Tasks for this exercise >>
1) In the forum thread on the teaching clip, print the passage starting with "He's showing mistakes" and going on through "work with there.".
2) Translate this sentence from the forum thread on the teaching clip into Spanish: "Putting on the pressure certainly has its place."

Page text >>
--- START ---

# Excellent teaching clip



## guy b. (Sep 11, 2015)

Excellent teaching clip by Philipp Bayer:


----------



## wckf92 (Sep 11, 2015)

care to expand on what part(s) you thought were excellent?


----------



## geezer (Sep 11, 2015)

wckf92 said:


> care to expand on what part(s) you thought were excellent?



Bayer's skill as always impresses, and he seemed to have a very positive attitude toward his student. But in most of the clip he was overwhelming the student. Putting on the pressure certainly has its place. I just didn't see him getting  a lot of good reactions out of his student. Could be many reasons for that, but as a teacher/educator in my day job, I judge teaching first by what you can bring out of the student. Same goes for WC.


----------



## guy b. (Sep 11, 2015)

geezer said:


> Bayer's skill as always impresses, and he seemed to have a very positive attitude toward his student. But in most of the clip he was overwhelming the student. Putting on the pressure certainly has its place. I just didn't see him getting  a lot of good reactions out of his student. Could be many reasons for that, but as a teacher/educator in my day job, I judge teaching first by what you can bring out of the student. Same goes for WC.



He's showing mistakes and holes in what the student is doing, he is showing how to exploit those problems, and he is also showing how to correct them. The student is going to have to go away and work on it himself and with partners, but he has a gold mine of stuff to work with there.

--- END ---

Entries shown >>

--- START ---

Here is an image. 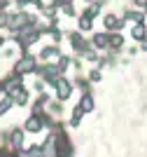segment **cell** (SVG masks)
I'll return each instance as SVG.
<instances>
[{
    "label": "cell",
    "mask_w": 147,
    "mask_h": 157,
    "mask_svg": "<svg viewBox=\"0 0 147 157\" xmlns=\"http://www.w3.org/2000/svg\"><path fill=\"white\" fill-rule=\"evenodd\" d=\"M86 2H91V0H86Z\"/></svg>",
    "instance_id": "cell-22"
},
{
    "label": "cell",
    "mask_w": 147,
    "mask_h": 157,
    "mask_svg": "<svg viewBox=\"0 0 147 157\" xmlns=\"http://www.w3.org/2000/svg\"><path fill=\"white\" fill-rule=\"evenodd\" d=\"M42 155L45 157H58V152H56V138L51 136L49 141L45 143V148H42Z\"/></svg>",
    "instance_id": "cell-3"
},
{
    "label": "cell",
    "mask_w": 147,
    "mask_h": 157,
    "mask_svg": "<svg viewBox=\"0 0 147 157\" xmlns=\"http://www.w3.org/2000/svg\"><path fill=\"white\" fill-rule=\"evenodd\" d=\"M70 45H72V47H77V49H82V47H84V40L79 38L77 33H72V35H70Z\"/></svg>",
    "instance_id": "cell-11"
},
{
    "label": "cell",
    "mask_w": 147,
    "mask_h": 157,
    "mask_svg": "<svg viewBox=\"0 0 147 157\" xmlns=\"http://www.w3.org/2000/svg\"><path fill=\"white\" fill-rule=\"evenodd\" d=\"M105 28H110V31H115V28H122V21L117 19V17H112V14H108V17H105Z\"/></svg>",
    "instance_id": "cell-5"
},
{
    "label": "cell",
    "mask_w": 147,
    "mask_h": 157,
    "mask_svg": "<svg viewBox=\"0 0 147 157\" xmlns=\"http://www.w3.org/2000/svg\"><path fill=\"white\" fill-rule=\"evenodd\" d=\"M79 108H82L84 113L91 110V108H94V98H91L89 94H84V96H82V103H79Z\"/></svg>",
    "instance_id": "cell-6"
},
{
    "label": "cell",
    "mask_w": 147,
    "mask_h": 157,
    "mask_svg": "<svg viewBox=\"0 0 147 157\" xmlns=\"http://www.w3.org/2000/svg\"><path fill=\"white\" fill-rule=\"evenodd\" d=\"M54 85H56V94H58L61 101H65V98L70 96V82H68V80H61V78H58Z\"/></svg>",
    "instance_id": "cell-2"
},
{
    "label": "cell",
    "mask_w": 147,
    "mask_h": 157,
    "mask_svg": "<svg viewBox=\"0 0 147 157\" xmlns=\"http://www.w3.org/2000/svg\"><path fill=\"white\" fill-rule=\"evenodd\" d=\"M96 12H98V5H91V7H86V17H91V19H94V17H96Z\"/></svg>",
    "instance_id": "cell-16"
},
{
    "label": "cell",
    "mask_w": 147,
    "mask_h": 157,
    "mask_svg": "<svg viewBox=\"0 0 147 157\" xmlns=\"http://www.w3.org/2000/svg\"><path fill=\"white\" fill-rule=\"evenodd\" d=\"M9 19H12V14L0 12V26H9Z\"/></svg>",
    "instance_id": "cell-15"
},
{
    "label": "cell",
    "mask_w": 147,
    "mask_h": 157,
    "mask_svg": "<svg viewBox=\"0 0 147 157\" xmlns=\"http://www.w3.org/2000/svg\"><path fill=\"white\" fill-rule=\"evenodd\" d=\"M26 129L28 131H40L42 129V117H40V115H33V117L26 122Z\"/></svg>",
    "instance_id": "cell-4"
},
{
    "label": "cell",
    "mask_w": 147,
    "mask_h": 157,
    "mask_svg": "<svg viewBox=\"0 0 147 157\" xmlns=\"http://www.w3.org/2000/svg\"><path fill=\"white\" fill-rule=\"evenodd\" d=\"M128 17H131L133 21H142V14L140 12H128Z\"/></svg>",
    "instance_id": "cell-18"
},
{
    "label": "cell",
    "mask_w": 147,
    "mask_h": 157,
    "mask_svg": "<svg viewBox=\"0 0 147 157\" xmlns=\"http://www.w3.org/2000/svg\"><path fill=\"white\" fill-rule=\"evenodd\" d=\"M21 141H24V131H21V129H14L12 131V143L14 145H21Z\"/></svg>",
    "instance_id": "cell-12"
},
{
    "label": "cell",
    "mask_w": 147,
    "mask_h": 157,
    "mask_svg": "<svg viewBox=\"0 0 147 157\" xmlns=\"http://www.w3.org/2000/svg\"><path fill=\"white\" fill-rule=\"evenodd\" d=\"M28 157H45V155H42L40 148H33V150H28Z\"/></svg>",
    "instance_id": "cell-17"
},
{
    "label": "cell",
    "mask_w": 147,
    "mask_h": 157,
    "mask_svg": "<svg viewBox=\"0 0 147 157\" xmlns=\"http://www.w3.org/2000/svg\"><path fill=\"white\" fill-rule=\"evenodd\" d=\"M91 21H94V19H91V17H86V14H84L82 19H79V28H82V31H89V28H91Z\"/></svg>",
    "instance_id": "cell-14"
},
{
    "label": "cell",
    "mask_w": 147,
    "mask_h": 157,
    "mask_svg": "<svg viewBox=\"0 0 147 157\" xmlns=\"http://www.w3.org/2000/svg\"><path fill=\"white\" fill-rule=\"evenodd\" d=\"M33 71H35V56H31V54L21 56V59L17 61V66H14V73H17V75H24V73H33Z\"/></svg>",
    "instance_id": "cell-1"
},
{
    "label": "cell",
    "mask_w": 147,
    "mask_h": 157,
    "mask_svg": "<svg viewBox=\"0 0 147 157\" xmlns=\"http://www.w3.org/2000/svg\"><path fill=\"white\" fill-rule=\"evenodd\" d=\"M40 56H42V59H51V56H58V49H56V47H45Z\"/></svg>",
    "instance_id": "cell-8"
},
{
    "label": "cell",
    "mask_w": 147,
    "mask_h": 157,
    "mask_svg": "<svg viewBox=\"0 0 147 157\" xmlns=\"http://www.w3.org/2000/svg\"><path fill=\"white\" fill-rule=\"evenodd\" d=\"M9 105H12V96H7L0 101V115H5L7 110H9Z\"/></svg>",
    "instance_id": "cell-13"
},
{
    "label": "cell",
    "mask_w": 147,
    "mask_h": 157,
    "mask_svg": "<svg viewBox=\"0 0 147 157\" xmlns=\"http://www.w3.org/2000/svg\"><path fill=\"white\" fill-rule=\"evenodd\" d=\"M0 45H2V38H0Z\"/></svg>",
    "instance_id": "cell-21"
},
{
    "label": "cell",
    "mask_w": 147,
    "mask_h": 157,
    "mask_svg": "<svg viewBox=\"0 0 147 157\" xmlns=\"http://www.w3.org/2000/svg\"><path fill=\"white\" fill-rule=\"evenodd\" d=\"M108 42H110V38H108V35H103V33H98L96 38H94V45H96V47H108Z\"/></svg>",
    "instance_id": "cell-7"
},
{
    "label": "cell",
    "mask_w": 147,
    "mask_h": 157,
    "mask_svg": "<svg viewBox=\"0 0 147 157\" xmlns=\"http://www.w3.org/2000/svg\"><path fill=\"white\" fill-rule=\"evenodd\" d=\"M108 45L117 49V47H122V45H124V38H122V35H110V42H108Z\"/></svg>",
    "instance_id": "cell-9"
},
{
    "label": "cell",
    "mask_w": 147,
    "mask_h": 157,
    "mask_svg": "<svg viewBox=\"0 0 147 157\" xmlns=\"http://www.w3.org/2000/svg\"><path fill=\"white\" fill-rule=\"evenodd\" d=\"M135 5H142V7H145V5H147V0H135Z\"/></svg>",
    "instance_id": "cell-20"
},
{
    "label": "cell",
    "mask_w": 147,
    "mask_h": 157,
    "mask_svg": "<svg viewBox=\"0 0 147 157\" xmlns=\"http://www.w3.org/2000/svg\"><path fill=\"white\" fill-rule=\"evenodd\" d=\"M131 35H133L135 40H142V38H145V26H142V24H138V26L133 28V33H131Z\"/></svg>",
    "instance_id": "cell-10"
},
{
    "label": "cell",
    "mask_w": 147,
    "mask_h": 157,
    "mask_svg": "<svg viewBox=\"0 0 147 157\" xmlns=\"http://www.w3.org/2000/svg\"><path fill=\"white\" fill-rule=\"evenodd\" d=\"M91 80H94V82H98V80H101V73L94 71V73H91Z\"/></svg>",
    "instance_id": "cell-19"
}]
</instances>
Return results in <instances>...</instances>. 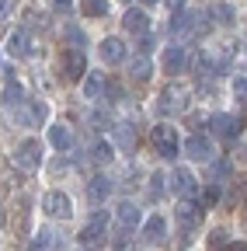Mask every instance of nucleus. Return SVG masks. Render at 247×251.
<instances>
[{
    "mask_svg": "<svg viewBox=\"0 0 247 251\" xmlns=\"http://www.w3.org/2000/svg\"><path fill=\"white\" fill-rule=\"evenodd\" d=\"M153 46H157V42H153V31L139 39V49H143V56H146V52H153Z\"/></svg>",
    "mask_w": 247,
    "mask_h": 251,
    "instance_id": "72a5a7b5",
    "label": "nucleus"
},
{
    "mask_svg": "<svg viewBox=\"0 0 247 251\" xmlns=\"http://www.w3.org/2000/svg\"><path fill=\"white\" fill-rule=\"evenodd\" d=\"M139 230H143V241H146V244H164V241H167V220H164L160 213H153L150 220H143Z\"/></svg>",
    "mask_w": 247,
    "mask_h": 251,
    "instance_id": "f3484780",
    "label": "nucleus"
},
{
    "mask_svg": "<svg viewBox=\"0 0 247 251\" xmlns=\"http://www.w3.org/2000/svg\"><path fill=\"white\" fill-rule=\"evenodd\" d=\"M67 35H70V42H73V49H80V46L87 42V39H84V31H80V28H73V25L67 28Z\"/></svg>",
    "mask_w": 247,
    "mask_h": 251,
    "instance_id": "473e14b6",
    "label": "nucleus"
},
{
    "mask_svg": "<svg viewBox=\"0 0 247 251\" xmlns=\"http://www.w3.org/2000/svg\"><path fill=\"white\" fill-rule=\"evenodd\" d=\"M105 94H108V77L101 70H94V74L84 77V98L87 101H98V98H105Z\"/></svg>",
    "mask_w": 247,
    "mask_h": 251,
    "instance_id": "a211bd4d",
    "label": "nucleus"
},
{
    "mask_svg": "<svg viewBox=\"0 0 247 251\" xmlns=\"http://www.w3.org/2000/svg\"><path fill=\"white\" fill-rule=\"evenodd\" d=\"M216 21H220V25H233L237 21V11L230 4H220V7H216Z\"/></svg>",
    "mask_w": 247,
    "mask_h": 251,
    "instance_id": "c85d7f7f",
    "label": "nucleus"
},
{
    "mask_svg": "<svg viewBox=\"0 0 247 251\" xmlns=\"http://www.w3.org/2000/svg\"><path fill=\"white\" fill-rule=\"evenodd\" d=\"M192 28H195V14L192 11H174L171 14V31L174 35H188Z\"/></svg>",
    "mask_w": 247,
    "mask_h": 251,
    "instance_id": "412c9836",
    "label": "nucleus"
},
{
    "mask_svg": "<svg viewBox=\"0 0 247 251\" xmlns=\"http://www.w3.org/2000/svg\"><path fill=\"white\" fill-rule=\"evenodd\" d=\"M188 101H192V91H188V87H178V84H171V87L160 94L157 108H160L164 115H181L184 108H188Z\"/></svg>",
    "mask_w": 247,
    "mask_h": 251,
    "instance_id": "20e7f679",
    "label": "nucleus"
},
{
    "mask_svg": "<svg viewBox=\"0 0 247 251\" xmlns=\"http://www.w3.org/2000/svg\"><path fill=\"white\" fill-rule=\"evenodd\" d=\"M171 4V11H184V4H188V0H167Z\"/></svg>",
    "mask_w": 247,
    "mask_h": 251,
    "instance_id": "c9c22d12",
    "label": "nucleus"
},
{
    "mask_svg": "<svg viewBox=\"0 0 247 251\" xmlns=\"http://www.w3.org/2000/svg\"><path fill=\"white\" fill-rule=\"evenodd\" d=\"M32 52H35V42H32V35H28L24 28H18V31L7 35V56L24 59V56H32Z\"/></svg>",
    "mask_w": 247,
    "mask_h": 251,
    "instance_id": "dca6fc26",
    "label": "nucleus"
},
{
    "mask_svg": "<svg viewBox=\"0 0 247 251\" xmlns=\"http://www.w3.org/2000/svg\"><path fill=\"white\" fill-rule=\"evenodd\" d=\"M7 14V0H0V18H4Z\"/></svg>",
    "mask_w": 247,
    "mask_h": 251,
    "instance_id": "4c0bfd02",
    "label": "nucleus"
},
{
    "mask_svg": "<svg viewBox=\"0 0 247 251\" xmlns=\"http://www.w3.org/2000/svg\"><path fill=\"white\" fill-rule=\"evenodd\" d=\"M42 161H45V153H42V143H39V140H24V143L14 150V164H18L21 171H39Z\"/></svg>",
    "mask_w": 247,
    "mask_h": 251,
    "instance_id": "0eeeda50",
    "label": "nucleus"
},
{
    "mask_svg": "<svg viewBox=\"0 0 247 251\" xmlns=\"http://www.w3.org/2000/svg\"><path fill=\"white\" fill-rule=\"evenodd\" d=\"M49 143H52L56 150H63V153H67V150L73 147V133L67 129L63 122H52V126H49Z\"/></svg>",
    "mask_w": 247,
    "mask_h": 251,
    "instance_id": "6ab92c4d",
    "label": "nucleus"
},
{
    "mask_svg": "<svg viewBox=\"0 0 247 251\" xmlns=\"http://www.w3.org/2000/svg\"><path fill=\"white\" fill-rule=\"evenodd\" d=\"M150 143H153V150H157L164 161H178V153H181V140H178V129L171 122H157L150 129Z\"/></svg>",
    "mask_w": 247,
    "mask_h": 251,
    "instance_id": "f257e3e1",
    "label": "nucleus"
},
{
    "mask_svg": "<svg viewBox=\"0 0 247 251\" xmlns=\"http://www.w3.org/2000/svg\"><path fill=\"white\" fill-rule=\"evenodd\" d=\"M115 224H118V230H139V227H143L139 206H136V202H118V206H115Z\"/></svg>",
    "mask_w": 247,
    "mask_h": 251,
    "instance_id": "2eb2a0df",
    "label": "nucleus"
},
{
    "mask_svg": "<svg viewBox=\"0 0 247 251\" xmlns=\"http://www.w3.org/2000/svg\"><path fill=\"white\" fill-rule=\"evenodd\" d=\"M59 74H63V80H84L87 77L84 49H63V52H59Z\"/></svg>",
    "mask_w": 247,
    "mask_h": 251,
    "instance_id": "f03ea898",
    "label": "nucleus"
},
{
    "mask_svg": "<svg viewBox=\"0 0 247 251\" xmlns=\"http://www.w3.org/2000/svg\"><path fill=\"white\" fill-rule=\"evenodd\" d=\"M90 161H94V164H112L115 161V147L108 140H98L94 147H90Z\"/></svg>",
    "mask_w": 247,
    "mask_h": 251,
    "instance_id": "4be33fe9",
    "label": "nucleus"
},
{
    "mask_svg": "<svg viewBox=\"0 0 247 251\" xmlns=\"http://www.w3.org/2000/svg\"><path fill=\"white\" fill-rule=\"evenodd\" d=\"M133 77H136V80H150V77H153V63H150V56H139V59L133 63Z\"/></svg>",
    "mask_w": 247,
    "mask_h": 251,
    "instance_id": "bb28decb",
    "label": "nucleus"
},
{
    "mask_svg": "<svg viewBox=\"0 0 247 251\" xmlns=\"http://www.w3.org/2000/svg\"><path fill=\"white\" fill-rule=\"evenodd\" d=\"M188 63H192V56H188V49H184V46H167V49L160 52V70L171 74V77H181L184 70H188Z\"/></svg>",
    "mask_w": 247,
    "mask_h": 251,
    "instance_id": "1a4fd4ad",
    "label": "nucleus"
},
{
    "mask_svg": "<svg viewBox=\"0 0 247 251\" xmlns=\"http://www.w3.org/2000/svg\"><path fill=\"white\" fill-rule=\"evenodd\" d=\"M202 209H199V202H192V199H184V202H178V230L184 234V237H192L195 230H199V224H202Z\"/></svg>",
    "mask_w": 247,
    "mask_h": 251,
    "instance_id": "9d476101",
    "label": "nucleus"
},
{
    "mask_svg": "<svg viewBox=\"0 0 247 251\" xmlns=\"http://www.w3.org/2000/svg\"><path fill=\"white\" fill-rule=\"evenodd\" d=\"M112 248L115 251H129V230H118V237L112 241Z\"/></svg>",
    "mask_w": 247,
    "mask_h": 251,
    "instance_id": "2f4dec72",
    "label": "nucleus"
},
{
    "mask_svg": "<svg viewBox=\"0 0 247 251\" xmlns=\"http://www.w3.org/2000/svg\"><path fill=\"white\" fill-rule=\"evenodd\" d=\"M220 185H205L202 188V192H199V209L202 213H209V209H216V206H220Z\"/></svg>",
    "mask_w": 247,
    "mask_h": 251,
    "instance_id": "5701e85b",
    "label": "nucleus"
},
{
    "mask_svg": "<svg viewBox=\"0 0 247 251\" xmlns=\"http://www.w3.org/2000/svg\"><path fill=\"white\" fill-rule=\"evenodd\" d=\"M90 129H108V112H90Z\"/></svg>",
    "mask_w": 247,
    "mask_h": 251,
    "instance_id": "7c9ffc66",
    "label": "nucleus"
},
{
    "mask_svg": "<svg viewBox=\"0 0 247 251\" xmlns=\"http://www.w3.org/2000/svg\"><path fill=\"white\" fill-rule=\"evenodd\" d=\"M209 133L220 136V140H233V136H240V119L230 112H216L209 119Z\"/></svg>",
    "mask_w": 247,
    "mask_h": 251,
    "instance_id": "9b49d317",
    "label": "nucleus"
},
{
    "mask_svg": "<svg viewBox=\"0 0 247 251\" xmlns=\"http://www.w3.org/2000/svg\"><path fill=\"white\" fill-rule=\"evenodd\" d=\"M150 4H153V0H150Z\"/></svg>",
    "mask_w": 247,
    "mask_h": 251,
    "instance_id": "58836bf2",
    "label": "nucleus"
},
{
    "mask_svg": "<svg viewBox=\"0 0 247 251\" xmlns=\"http://www.w3.org/2000/svg\"><path fill=\"white\" fill-rule=\"evenodd\" d=\"M108 241V213H94L87 220V227L80 230V244L84 248H101Z\"/></svg>",
    "mask_w": 247,
    "mask_h": 251,
    "instance_id": "39448f33",
    "label": "nucleus"
},
{
    "mask_svg": "<svg viewBox=\"0 0 247 251\" xmlns=\"http://www.w3.org/2000/svg\"><path fill=\"white\" fill-rule=\"evenodd\" d=\"M230 91H233V98H237V101H244V105H247V77H244V74H233Z\"/></svg>",
    "mask_w": 247,
    "mask_h": 251,
    "instance_id": "cd10ccee",
    "label": "nucleus"
},
{
    "mask_svg": "<svg viewBox=\"0 0 247 251\" xmlns=\"http://www.w3.org/2000/svg\"><path fill=\"white\" fill-rule=\"evenodd\" d=\"M98 56H101V63H108V67H118V63L129 59V49H126V42H122L118 35H108V39H101Z\"/></svg>",
    "mask_w": 247,
    "mask_h": 251,
    "instance_id": "f8f14e48",
    "label": "nucleus"
},
{
    "mask_svg": "<svg viewBox=\"0 0 247 251\" xmlns=\"http://www.w3.org/2000/svg\"><path fill=\"white\" fill-rule=\"evenodd\" d=\"M84 18H105L108 14V0H80Z\"/></svg>",
    "mask_w": 247,
    "mask_h": 251,
    "instance_id": "393cba45",
    "label": "nucleus"
},
{
    "mask_svg": "<svg viewBox=\"0 0 247 251\" xmlns=\"http://www.w3.org/2000/svg\"><path fill=\"white\" fill-rule=\"evenodd\" d=\"M108 196H112V181L108 178H90L87 181V199L94 202V206H101Z\"/></svg>",
    "mask_w": 247,
    "mask_h": 251,
    "instance_id": "aec40b11",
    "label": "nucleus"
},
{
    "mask_svg": "<svg viewBox=\"0 0 247 251\" xmlns=\"http://www.w3.org/2000/svg\"><path fill=\"white\" fill-rule=\"evenodd\" d=\"M56 241H52V230H32V251H49Z\"/></svg>",
    "mask_w": 247,
    "mask_h": 251,
    "instance_id": "a878e982",
    "label": "nucleus"
},
{
    "mask_svg": "<svg viewBox=\"0 0 247 251\" xmlns=\"http://www.w3.org/2000/svg\"><path fill=\"white\" fill-rule=\"evenodd\" d=\"M122 28L129 31V35H150V11H139V7H133V11H122Z\"/></svg>",
    "mask_w": 247,
    "mask_h": 251,
    "instance_id": "4468645a",
    "label": "nucleus"
},
{
    "mask_svg": "<svg viewBox=\"0 0 247 251\" xmlns=\"http://www.w3.org/2000/svg\"><path fill=\"white\" fill-rule=\"evenodd\" d=\"M42 213L49 220H70L73 216V199L67 192H59V188H52V192L42 196Z\"/></svg>",
    "mask_w": 247,
    "mask_h": 251,
    "instance_id": "7ed1b4c3",
    "label": "nucleus"
},
{
    "mask_svg": "<svg viewBox=\"0 0 247 251\" xmlns=\"http://www.w3.org/2000/svg\"><path fill=\"white\" fill-rule=\"evenodd\" d=\"M146 192H150L153 199H160V196H164V175H150V185H146Z\"/></svg>",
    "mask_w": 247,
    "mask_h": 251,
    "instance_id": "c756f323",
    "label": "nucleus"
},
{
    "mask_svg": "<svg viewBox=\"0 0 247 251\" xmlns=\"http://www.w3.org/2000/svg\"><path fill=\"white\" fill-rule=\"evenodd\" d=\"M181 150L188 153L192 161H212V153H216L212 140H209V136H202V133H192L188 140H184V147H181Z\"/></svg>",
    "mask_w": 247,
    "mask_h": 251,
    "instance_id": "ddd939ff",
    "label": "nucleus"
},
{
    "mask_svg": "<svg viewBox=\"0 0 247 251\" xmlns=\"http://www.w3.org/2000/svg\"><path fill=\"white\" fill-rule=\"evenodd\" d=\"M52 4H56V7H59V11H67V7H70V4H73V0H52Z\"/></svg>",
    "mask_w": 247,
    "mask_h": 251,
    "instance_id": "e433bc0d",
    "label": "nucleus"
},
{
    "mask_svg": "<svg viewBox=\"0 0 247 251\" xmlns=\"http://www.w3.org/2000/svg\"><path fill=\"white\" fill-rule=\"evenodd\" d=\"M11 115L18 119V126H39V122H45L49 105H45V101H35V98H24L21 105L11 108Z\"/></svg>",
    "mask_w": 247,
    "mask_h": 251,
    "instance_id": "423d86ee",
    "label": "nucleus"
},
{
    "mask_svg": "<svg viewBox=\"0 0 247 251\" xmlns=\"http://www.w3.org/2000/svg\"><path fill=\"white\" fill-rule=\"evenodd\" d=\"M167 185H171V192H174L181 202L192 199V196L199 192V181H195V171H192V168H174L171 178H167Z\"/></svg>",
    "mask_w": 247,
    "mask_h": 251,
    "instance_id": "6e6552de",
    "label": "nucleus"
},
{
    "mask_svg": "<svg viewBox=\"0 0 247 251\" xmlns=\"http://www.w3.org/2000/svg\"><path fill=\"white\" fill-rule=\"evenodd\" d=\"M223 251H247V241H230Z\"/></svg>",
    "mask_w": 247,
    "mask_h": 251,
    "instance_id": "f704fd0d",
    "label": "nucleus"
},
{
    "mask_svg": "<svg viewBox=\"0 0 247 251\" xmlns=\"http://www.w3.org/2000/svg\"><path fill=\"white\" fill-rule=\"evenodd\" d=\"M115 143H118L122 150H126V153H129V150L136 147V133H133V126H129V122L115 126Z\"/></svg>",
    "mask_w": 247,
    "mask_h": 251,
    "instance_id": "b1692460",
    "label": "nucleus"
}]
</instances>
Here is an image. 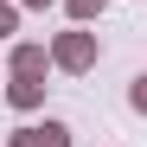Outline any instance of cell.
Masks as SVG:
<instances>
[{"mask_svg":"<svg viewBox=\"0 0 147 147\" xmlns=\"http://www.w3.org/2000/svg\"><path fill=\"white\" fill-rule=\"evenodd\" d=\"M45 58H51L58 70H70V77H83V70H96L102 45H96V32H90V26H70V32H58L51 45H45Z\"/></svg>","mask_w":147,"mask_h":147,"instance_id":"cell-1","label":"cell"},{"mask_svg":"<svg viewBox=\"0 0 147 147\" xmlns=\"http://www.w3.org/2000/svg\"><path fill=\"white\" fill-rule=\"evenodd\" d=\"M7 147H70V128L58 115H45V121H26V128H13Z\"/></svg>","mask_w":147,"mask_h":147,"instance_id":"cell-2","label":"cell"},{"mask_svg":"<svg viewBox=\"0 0 147 147\" xmlns=\"http://www.w3.org/2000/svg\"><path fill=\"white\" fill-rule=\"evenodd\" d=\"M7 70H13V77H45V70H51V58H45V45H13V51H7Z\"/></svg>","mask_w":147,"mask_h":147,"instance_id":"cell-3","label":"cell"},{"mask_svg":"<svg viewBox=\"0 0 147 147\" xmlns=\"http://www.w3.org/2000/svg\"><path fill=\"white\" fill-rule=\"evenodd\" d=\"M7 102L13 109H45V77H7Z\"/></svg>","mask_w":147,"mask_h":147,"instance_id":"cell-4","label":"cell"},{"mask_svg":"<svg viewBox=\"0 0 147 147\" xmlns=\"http://www.w3.org/2000/svg\"><path fill=\"white\" fill-rule=\"evenodd\" d=\"M64 7H70V19H77V26H90V19L109 13V0H64Z\"/></svg>","mask_w":147,"mask_h":147,"instance_id":"cell-5","label":"cell"},{"mask_svg":"<svg viewBox=\"0 0 147 147\" xmlns=\"http://www.w3.org/2000/svg\"><path fill=\"white\" fill-rule=\"evenodd\" d=\"M19 32V13H13V0H0V38H13Z\"/></svg>","mask_w":147,"mask_h":147,"instance_id":"cell-6","label":"cell"},{"mask_svg":"<svg viewBox=\"0 0 147 147\" xmlns=\"http://www.w3.org/2000/svg\"><path fill=\"white\" fill-rule=\"evenodd\" d=\"M19 7H32V13H45V7H58V0H19Z\"/></svg>","mask_w":147,"mask_h":147,"instance_id":"cell-7","label":"cell"}]
</instances>
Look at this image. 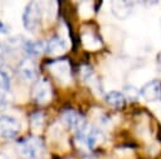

--- END ---

Exercise answers >>
1)
He's showing mistakes and holes in what the student is doing, he is showing how to exploit those problems, and he is also showing how to correct them. The student is going to have to go away and work on it himself and with partners, but he has a gold mine of stuff to work with there.

2) Meter presión sin duda tiene su lugar.